====== Quoted passage

# Signs of Recovery? Receiver Appointed to Mansfield's Citywest



## onq (7 Jul 2010)

[broken link removed]

Wasn't aware of the size this place had grown to - I read it was 1700 rooms - Is that correct?

If so its easy to see why it couldn't continue to trade in the current downturn - how would you fill them all.

ONQ.


----------



## Howitzer (7 Jul 2010)

I'd see it as a sign of progress.


----------



## onq (8 Jul 2010)

I doubt that the residents in the town of Saggart where many of the 400+ workforce live, would share your opinion.

ONQ.


----------



## Bob_tg (8 Jul 2010)

All this spare capacity probably explains why he was trying to set up a student village for the Saudis.


----------



## Purple (29 Jul 2010)

It was a stupid project from day one.


----------



## onq (13 Sep 2010)

What was stupid about it, Purple?

His original plans near and around the Hotel included a conference centre, an F1 track down the road and a private airport at the aerodrome, all balanced to benefit from a boyant economy an dcreate jobs.

Many things are stupid in retrospect, but at the time he was willing to put his money where his mouth is and invest in Ireland and make some profit.

ONQ.


----------



## Howitzer (13 Sep 2010)

He was not however prepared to comply with virtually ANY planning laws in ANY of his enterprises.

============
====== Dataset excerpts

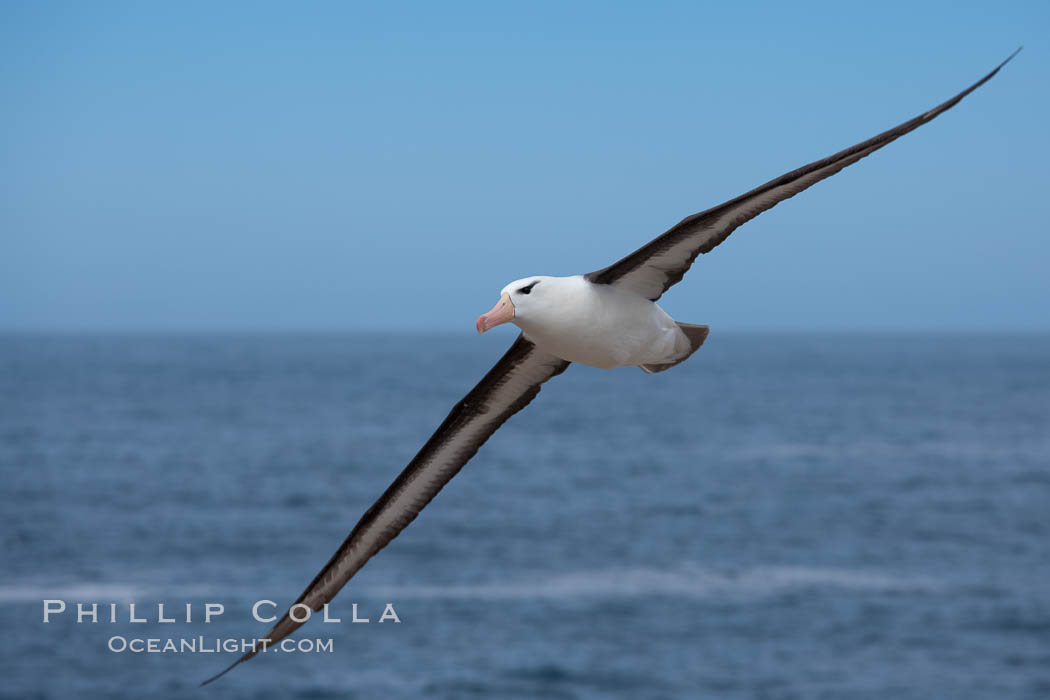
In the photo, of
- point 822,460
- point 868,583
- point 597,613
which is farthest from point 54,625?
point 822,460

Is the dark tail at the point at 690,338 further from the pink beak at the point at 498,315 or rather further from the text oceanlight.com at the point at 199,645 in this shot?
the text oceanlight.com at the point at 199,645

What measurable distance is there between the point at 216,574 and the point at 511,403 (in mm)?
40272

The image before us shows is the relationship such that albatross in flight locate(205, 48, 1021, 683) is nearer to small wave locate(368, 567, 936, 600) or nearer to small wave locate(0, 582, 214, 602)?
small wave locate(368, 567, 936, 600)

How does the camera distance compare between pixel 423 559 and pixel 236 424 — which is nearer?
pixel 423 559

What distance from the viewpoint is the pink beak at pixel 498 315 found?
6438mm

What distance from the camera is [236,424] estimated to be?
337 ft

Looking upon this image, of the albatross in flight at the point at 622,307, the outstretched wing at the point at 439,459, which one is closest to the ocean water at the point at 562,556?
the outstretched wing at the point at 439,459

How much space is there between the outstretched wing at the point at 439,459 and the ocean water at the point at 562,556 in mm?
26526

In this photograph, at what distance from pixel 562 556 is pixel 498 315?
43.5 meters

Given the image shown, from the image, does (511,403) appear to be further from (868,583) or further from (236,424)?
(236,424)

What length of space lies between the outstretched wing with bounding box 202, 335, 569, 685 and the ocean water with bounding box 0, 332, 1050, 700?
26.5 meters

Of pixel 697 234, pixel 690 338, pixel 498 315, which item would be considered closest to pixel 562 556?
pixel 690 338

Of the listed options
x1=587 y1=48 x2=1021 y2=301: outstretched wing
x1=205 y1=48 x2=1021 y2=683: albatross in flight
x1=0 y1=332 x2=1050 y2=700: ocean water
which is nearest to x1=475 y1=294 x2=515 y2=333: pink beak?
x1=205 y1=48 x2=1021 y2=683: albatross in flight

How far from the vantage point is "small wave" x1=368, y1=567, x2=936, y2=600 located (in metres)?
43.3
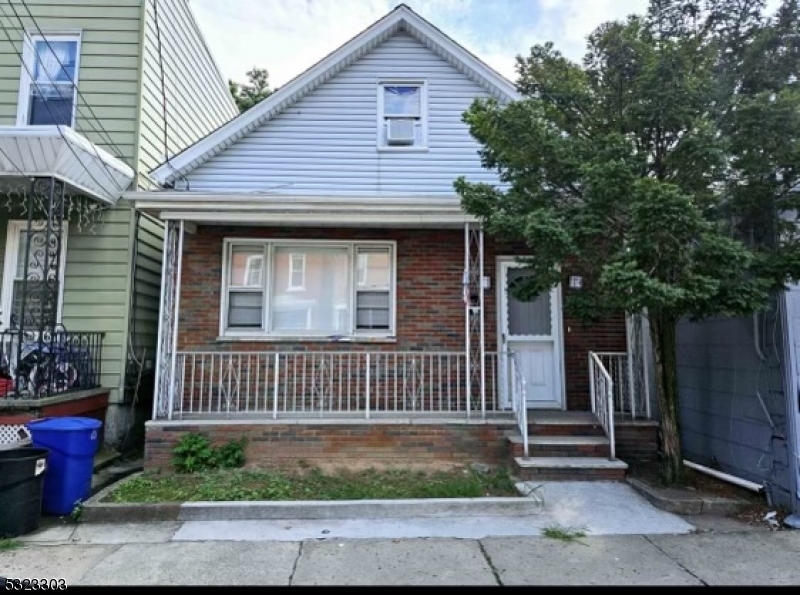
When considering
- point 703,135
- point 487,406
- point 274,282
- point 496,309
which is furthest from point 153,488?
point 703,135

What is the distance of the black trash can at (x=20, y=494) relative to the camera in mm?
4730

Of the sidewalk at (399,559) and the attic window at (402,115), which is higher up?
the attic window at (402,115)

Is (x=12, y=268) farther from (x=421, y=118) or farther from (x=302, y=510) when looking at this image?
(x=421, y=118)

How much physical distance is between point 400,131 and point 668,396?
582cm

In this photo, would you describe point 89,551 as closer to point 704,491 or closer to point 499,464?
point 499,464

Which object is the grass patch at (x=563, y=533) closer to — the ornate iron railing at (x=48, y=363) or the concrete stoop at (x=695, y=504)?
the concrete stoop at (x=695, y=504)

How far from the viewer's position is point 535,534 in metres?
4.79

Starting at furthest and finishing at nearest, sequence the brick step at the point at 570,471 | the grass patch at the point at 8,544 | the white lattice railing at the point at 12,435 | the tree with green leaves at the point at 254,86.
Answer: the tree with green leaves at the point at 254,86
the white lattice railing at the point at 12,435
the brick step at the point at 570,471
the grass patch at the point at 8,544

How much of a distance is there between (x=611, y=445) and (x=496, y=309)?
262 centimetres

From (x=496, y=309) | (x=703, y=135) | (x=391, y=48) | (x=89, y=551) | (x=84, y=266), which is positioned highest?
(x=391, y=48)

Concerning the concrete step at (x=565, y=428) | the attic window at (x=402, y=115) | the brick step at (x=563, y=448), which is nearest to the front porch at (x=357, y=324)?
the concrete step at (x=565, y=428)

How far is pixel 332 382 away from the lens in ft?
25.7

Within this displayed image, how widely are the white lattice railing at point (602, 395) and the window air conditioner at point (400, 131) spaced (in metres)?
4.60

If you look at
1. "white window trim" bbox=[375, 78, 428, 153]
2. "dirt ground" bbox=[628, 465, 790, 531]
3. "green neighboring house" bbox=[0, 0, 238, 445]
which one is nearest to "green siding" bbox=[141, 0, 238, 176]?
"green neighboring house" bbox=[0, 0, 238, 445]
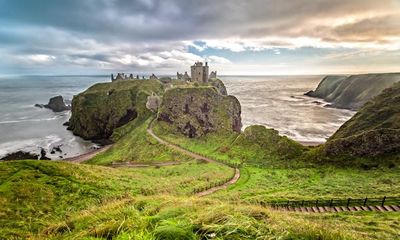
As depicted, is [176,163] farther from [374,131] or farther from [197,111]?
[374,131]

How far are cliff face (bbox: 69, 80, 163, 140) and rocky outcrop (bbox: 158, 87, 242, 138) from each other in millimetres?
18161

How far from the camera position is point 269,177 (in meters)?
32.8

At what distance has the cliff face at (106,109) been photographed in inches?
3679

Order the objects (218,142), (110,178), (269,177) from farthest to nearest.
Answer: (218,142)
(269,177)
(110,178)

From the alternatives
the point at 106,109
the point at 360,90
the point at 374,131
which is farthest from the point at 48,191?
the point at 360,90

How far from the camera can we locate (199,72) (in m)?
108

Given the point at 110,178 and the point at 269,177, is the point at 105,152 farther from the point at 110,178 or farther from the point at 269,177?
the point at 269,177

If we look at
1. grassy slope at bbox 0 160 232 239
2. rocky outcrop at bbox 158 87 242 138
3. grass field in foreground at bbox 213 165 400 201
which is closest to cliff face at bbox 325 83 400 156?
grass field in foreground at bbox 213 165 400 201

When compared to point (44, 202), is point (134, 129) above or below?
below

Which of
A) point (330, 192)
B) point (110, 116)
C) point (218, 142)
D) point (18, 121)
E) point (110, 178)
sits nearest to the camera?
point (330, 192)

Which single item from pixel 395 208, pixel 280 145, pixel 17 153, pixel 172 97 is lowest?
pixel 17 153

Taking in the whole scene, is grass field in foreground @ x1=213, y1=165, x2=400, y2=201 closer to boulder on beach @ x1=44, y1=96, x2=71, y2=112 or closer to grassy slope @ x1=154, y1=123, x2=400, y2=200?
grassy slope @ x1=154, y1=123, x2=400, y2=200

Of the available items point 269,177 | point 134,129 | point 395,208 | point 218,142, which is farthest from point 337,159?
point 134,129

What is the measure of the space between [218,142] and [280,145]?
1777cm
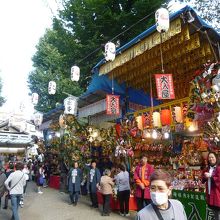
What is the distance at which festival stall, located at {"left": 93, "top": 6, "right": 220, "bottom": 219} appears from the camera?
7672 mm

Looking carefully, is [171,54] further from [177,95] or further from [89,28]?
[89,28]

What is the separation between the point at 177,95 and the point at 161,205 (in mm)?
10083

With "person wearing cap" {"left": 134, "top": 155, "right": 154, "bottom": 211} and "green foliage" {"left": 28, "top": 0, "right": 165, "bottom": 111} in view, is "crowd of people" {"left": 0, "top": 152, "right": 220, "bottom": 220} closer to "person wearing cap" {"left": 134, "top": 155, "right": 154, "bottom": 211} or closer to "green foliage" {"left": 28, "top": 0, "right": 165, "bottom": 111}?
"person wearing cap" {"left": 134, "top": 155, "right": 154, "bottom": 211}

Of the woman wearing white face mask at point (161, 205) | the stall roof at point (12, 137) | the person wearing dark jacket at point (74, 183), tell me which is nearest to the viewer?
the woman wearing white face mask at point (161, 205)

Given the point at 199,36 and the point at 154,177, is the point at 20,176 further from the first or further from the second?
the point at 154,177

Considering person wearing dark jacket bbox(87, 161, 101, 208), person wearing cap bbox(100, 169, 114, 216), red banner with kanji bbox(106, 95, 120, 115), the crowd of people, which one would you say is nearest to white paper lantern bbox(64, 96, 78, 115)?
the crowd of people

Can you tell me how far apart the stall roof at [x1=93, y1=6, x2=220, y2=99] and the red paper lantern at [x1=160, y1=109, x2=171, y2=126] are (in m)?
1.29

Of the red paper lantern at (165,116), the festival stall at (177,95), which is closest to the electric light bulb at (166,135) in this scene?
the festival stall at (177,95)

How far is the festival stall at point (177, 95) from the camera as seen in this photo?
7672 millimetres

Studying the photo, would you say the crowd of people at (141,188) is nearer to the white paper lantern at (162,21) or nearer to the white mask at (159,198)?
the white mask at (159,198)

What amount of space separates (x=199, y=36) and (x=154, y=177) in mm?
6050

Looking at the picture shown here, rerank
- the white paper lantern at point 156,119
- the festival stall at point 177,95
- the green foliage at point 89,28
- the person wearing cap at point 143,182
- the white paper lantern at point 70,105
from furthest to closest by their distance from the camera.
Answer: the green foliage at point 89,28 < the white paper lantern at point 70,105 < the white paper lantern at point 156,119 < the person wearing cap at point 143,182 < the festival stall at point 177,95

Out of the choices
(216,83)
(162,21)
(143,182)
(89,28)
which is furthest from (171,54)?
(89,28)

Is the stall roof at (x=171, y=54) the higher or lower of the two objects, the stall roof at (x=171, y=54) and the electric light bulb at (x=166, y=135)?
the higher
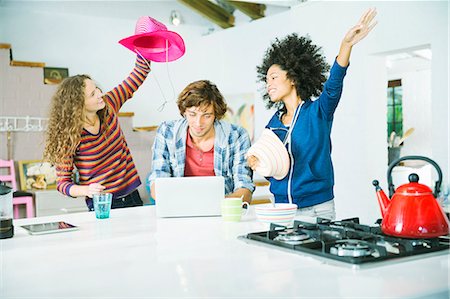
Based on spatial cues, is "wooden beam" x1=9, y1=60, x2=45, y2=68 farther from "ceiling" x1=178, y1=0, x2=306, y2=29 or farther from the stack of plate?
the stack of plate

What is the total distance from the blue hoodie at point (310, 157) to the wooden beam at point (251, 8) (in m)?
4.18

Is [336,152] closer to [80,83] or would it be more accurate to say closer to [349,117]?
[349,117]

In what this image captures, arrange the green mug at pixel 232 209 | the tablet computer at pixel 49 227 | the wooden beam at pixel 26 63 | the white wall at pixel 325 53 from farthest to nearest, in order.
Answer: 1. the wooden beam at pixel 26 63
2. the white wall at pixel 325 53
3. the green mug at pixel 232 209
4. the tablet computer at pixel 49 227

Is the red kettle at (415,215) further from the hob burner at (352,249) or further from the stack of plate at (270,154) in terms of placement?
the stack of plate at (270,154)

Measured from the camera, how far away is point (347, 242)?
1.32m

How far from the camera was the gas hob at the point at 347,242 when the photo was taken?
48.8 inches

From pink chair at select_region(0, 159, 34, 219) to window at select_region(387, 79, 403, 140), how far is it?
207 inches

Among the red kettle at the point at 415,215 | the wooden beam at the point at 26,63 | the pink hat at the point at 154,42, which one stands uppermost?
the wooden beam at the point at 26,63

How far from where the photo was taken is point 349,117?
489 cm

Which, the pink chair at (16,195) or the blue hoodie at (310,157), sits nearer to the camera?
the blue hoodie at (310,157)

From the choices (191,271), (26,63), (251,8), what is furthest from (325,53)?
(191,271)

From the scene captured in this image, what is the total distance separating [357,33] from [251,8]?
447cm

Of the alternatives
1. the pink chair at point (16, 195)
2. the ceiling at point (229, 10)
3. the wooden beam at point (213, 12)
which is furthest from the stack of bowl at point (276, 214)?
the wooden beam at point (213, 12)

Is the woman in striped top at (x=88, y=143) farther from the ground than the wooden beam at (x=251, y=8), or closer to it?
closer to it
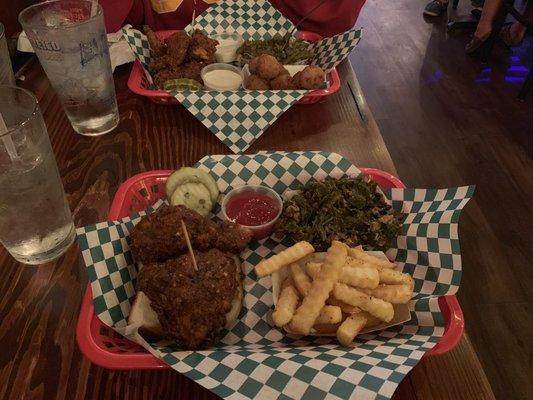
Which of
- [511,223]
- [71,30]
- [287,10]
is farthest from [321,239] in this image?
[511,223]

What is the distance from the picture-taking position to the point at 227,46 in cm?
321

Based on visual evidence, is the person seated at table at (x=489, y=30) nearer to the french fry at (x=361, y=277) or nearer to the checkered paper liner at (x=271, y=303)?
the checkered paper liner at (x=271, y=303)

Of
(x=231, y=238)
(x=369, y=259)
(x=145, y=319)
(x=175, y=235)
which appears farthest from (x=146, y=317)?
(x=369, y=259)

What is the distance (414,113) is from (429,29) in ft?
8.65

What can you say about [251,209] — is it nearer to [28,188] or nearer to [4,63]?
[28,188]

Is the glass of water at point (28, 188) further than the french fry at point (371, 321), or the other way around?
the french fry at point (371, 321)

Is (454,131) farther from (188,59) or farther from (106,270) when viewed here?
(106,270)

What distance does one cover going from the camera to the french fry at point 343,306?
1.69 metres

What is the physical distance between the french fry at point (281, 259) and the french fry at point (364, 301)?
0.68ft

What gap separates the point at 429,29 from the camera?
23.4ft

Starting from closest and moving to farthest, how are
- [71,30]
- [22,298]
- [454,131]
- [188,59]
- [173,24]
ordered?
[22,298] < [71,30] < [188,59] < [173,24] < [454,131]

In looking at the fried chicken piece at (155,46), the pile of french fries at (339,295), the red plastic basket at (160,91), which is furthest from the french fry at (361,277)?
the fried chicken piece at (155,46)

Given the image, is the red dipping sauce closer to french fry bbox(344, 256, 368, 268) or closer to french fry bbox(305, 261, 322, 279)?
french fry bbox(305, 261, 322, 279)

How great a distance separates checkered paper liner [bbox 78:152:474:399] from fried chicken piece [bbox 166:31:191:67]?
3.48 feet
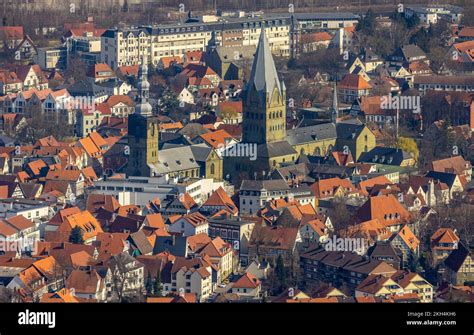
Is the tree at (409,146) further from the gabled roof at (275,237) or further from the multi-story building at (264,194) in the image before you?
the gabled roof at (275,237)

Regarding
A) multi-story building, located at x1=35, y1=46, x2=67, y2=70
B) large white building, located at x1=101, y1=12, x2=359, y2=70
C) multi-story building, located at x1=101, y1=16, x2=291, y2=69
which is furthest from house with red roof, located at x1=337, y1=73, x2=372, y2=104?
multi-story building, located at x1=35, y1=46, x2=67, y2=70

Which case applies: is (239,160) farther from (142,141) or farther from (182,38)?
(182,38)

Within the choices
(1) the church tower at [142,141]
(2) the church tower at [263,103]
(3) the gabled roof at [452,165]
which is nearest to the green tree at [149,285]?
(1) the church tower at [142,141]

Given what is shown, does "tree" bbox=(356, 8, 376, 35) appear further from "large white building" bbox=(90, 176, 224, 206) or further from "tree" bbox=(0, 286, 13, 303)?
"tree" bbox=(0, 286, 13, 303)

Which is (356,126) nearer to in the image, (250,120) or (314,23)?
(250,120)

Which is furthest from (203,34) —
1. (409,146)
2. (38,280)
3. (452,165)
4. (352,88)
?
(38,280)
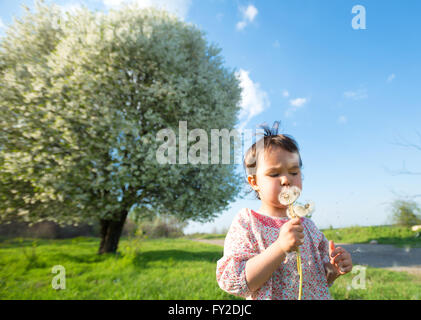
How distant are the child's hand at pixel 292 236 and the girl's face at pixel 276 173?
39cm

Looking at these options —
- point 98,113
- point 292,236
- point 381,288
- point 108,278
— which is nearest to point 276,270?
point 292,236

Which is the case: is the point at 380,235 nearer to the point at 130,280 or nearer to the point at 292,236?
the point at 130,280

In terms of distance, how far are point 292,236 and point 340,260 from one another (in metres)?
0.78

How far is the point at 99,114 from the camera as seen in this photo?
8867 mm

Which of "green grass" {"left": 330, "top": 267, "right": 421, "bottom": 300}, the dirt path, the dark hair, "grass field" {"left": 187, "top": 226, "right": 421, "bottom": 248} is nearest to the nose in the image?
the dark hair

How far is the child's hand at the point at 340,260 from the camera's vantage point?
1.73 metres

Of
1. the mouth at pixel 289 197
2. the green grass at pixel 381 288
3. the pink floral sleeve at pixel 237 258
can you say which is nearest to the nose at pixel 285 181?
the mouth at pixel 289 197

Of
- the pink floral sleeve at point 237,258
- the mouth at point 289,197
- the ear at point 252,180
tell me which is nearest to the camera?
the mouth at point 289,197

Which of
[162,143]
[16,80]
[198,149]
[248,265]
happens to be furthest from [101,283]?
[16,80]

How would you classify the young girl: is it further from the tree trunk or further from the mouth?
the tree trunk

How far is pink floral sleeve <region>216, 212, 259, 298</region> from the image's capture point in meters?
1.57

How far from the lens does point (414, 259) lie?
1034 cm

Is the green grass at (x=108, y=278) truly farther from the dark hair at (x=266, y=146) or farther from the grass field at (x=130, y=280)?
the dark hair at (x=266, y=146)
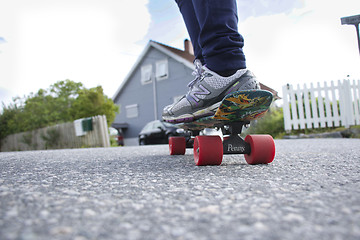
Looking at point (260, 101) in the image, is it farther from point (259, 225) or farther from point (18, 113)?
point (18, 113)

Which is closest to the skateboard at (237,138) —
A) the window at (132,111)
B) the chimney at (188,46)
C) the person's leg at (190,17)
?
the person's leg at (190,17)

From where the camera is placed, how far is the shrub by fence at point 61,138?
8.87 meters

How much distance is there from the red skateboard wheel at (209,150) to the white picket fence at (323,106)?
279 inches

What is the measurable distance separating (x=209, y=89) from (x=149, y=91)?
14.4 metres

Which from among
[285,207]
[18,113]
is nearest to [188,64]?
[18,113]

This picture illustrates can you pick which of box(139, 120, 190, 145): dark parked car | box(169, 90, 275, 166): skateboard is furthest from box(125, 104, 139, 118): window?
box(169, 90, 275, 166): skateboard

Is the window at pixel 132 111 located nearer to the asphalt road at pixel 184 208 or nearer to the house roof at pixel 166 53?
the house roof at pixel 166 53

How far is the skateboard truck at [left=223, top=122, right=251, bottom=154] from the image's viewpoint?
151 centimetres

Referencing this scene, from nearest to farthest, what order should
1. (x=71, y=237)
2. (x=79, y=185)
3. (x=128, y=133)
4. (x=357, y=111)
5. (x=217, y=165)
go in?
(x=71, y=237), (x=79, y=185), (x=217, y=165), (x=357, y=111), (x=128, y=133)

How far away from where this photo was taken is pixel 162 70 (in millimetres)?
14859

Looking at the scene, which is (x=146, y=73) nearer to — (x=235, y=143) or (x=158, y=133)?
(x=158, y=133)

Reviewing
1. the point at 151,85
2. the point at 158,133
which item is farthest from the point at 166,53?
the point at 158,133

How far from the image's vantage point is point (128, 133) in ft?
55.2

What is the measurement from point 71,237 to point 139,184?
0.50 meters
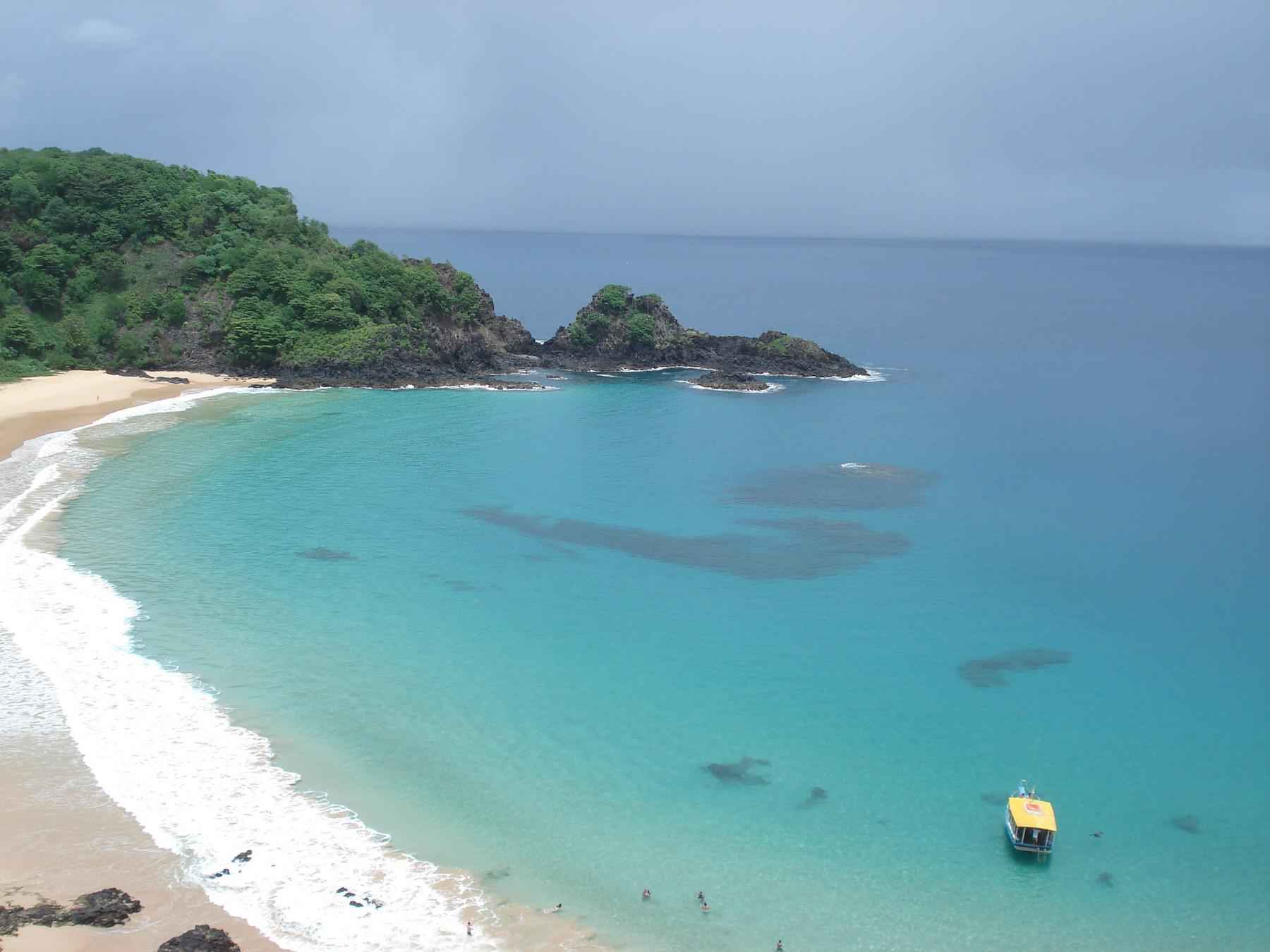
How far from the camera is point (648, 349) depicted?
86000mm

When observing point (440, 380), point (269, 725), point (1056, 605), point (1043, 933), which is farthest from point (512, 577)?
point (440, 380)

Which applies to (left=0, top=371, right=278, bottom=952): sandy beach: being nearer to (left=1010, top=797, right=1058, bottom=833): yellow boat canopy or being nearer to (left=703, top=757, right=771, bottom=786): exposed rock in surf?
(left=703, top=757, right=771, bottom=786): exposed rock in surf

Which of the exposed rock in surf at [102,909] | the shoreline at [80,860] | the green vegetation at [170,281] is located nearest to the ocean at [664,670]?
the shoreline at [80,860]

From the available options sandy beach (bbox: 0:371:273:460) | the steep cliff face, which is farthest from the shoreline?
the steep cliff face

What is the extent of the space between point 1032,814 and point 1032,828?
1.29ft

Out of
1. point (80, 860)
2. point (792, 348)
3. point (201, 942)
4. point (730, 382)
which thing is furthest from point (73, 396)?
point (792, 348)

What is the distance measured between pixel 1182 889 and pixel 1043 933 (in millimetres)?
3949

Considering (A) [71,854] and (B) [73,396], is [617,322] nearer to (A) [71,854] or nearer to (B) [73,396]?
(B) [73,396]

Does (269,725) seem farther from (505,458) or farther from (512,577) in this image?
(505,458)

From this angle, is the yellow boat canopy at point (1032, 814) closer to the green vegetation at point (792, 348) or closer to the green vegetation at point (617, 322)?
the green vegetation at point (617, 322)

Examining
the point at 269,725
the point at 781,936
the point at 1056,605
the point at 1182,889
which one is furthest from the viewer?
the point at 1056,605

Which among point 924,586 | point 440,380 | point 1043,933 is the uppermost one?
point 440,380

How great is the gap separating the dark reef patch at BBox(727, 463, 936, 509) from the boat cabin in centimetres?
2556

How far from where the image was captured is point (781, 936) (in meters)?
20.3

============

• [Work to do]
• 1. In the Citywest thread, which town does onq say is home to many of the 400+ workforce?
• 2. Quote the Citywest thread word for word, starting with "## Bob_tg (8" and going on through "from day one.".

• [Answers for the tasks]
• 1. Saggart

• 2.
## Bob_tg (8 Jul 2010)

All this spare capacity probably explains why he was trying to set up a student village for the Saudis.


----------



## Purple (29 Jul 2010)

It was a stupid project from day one.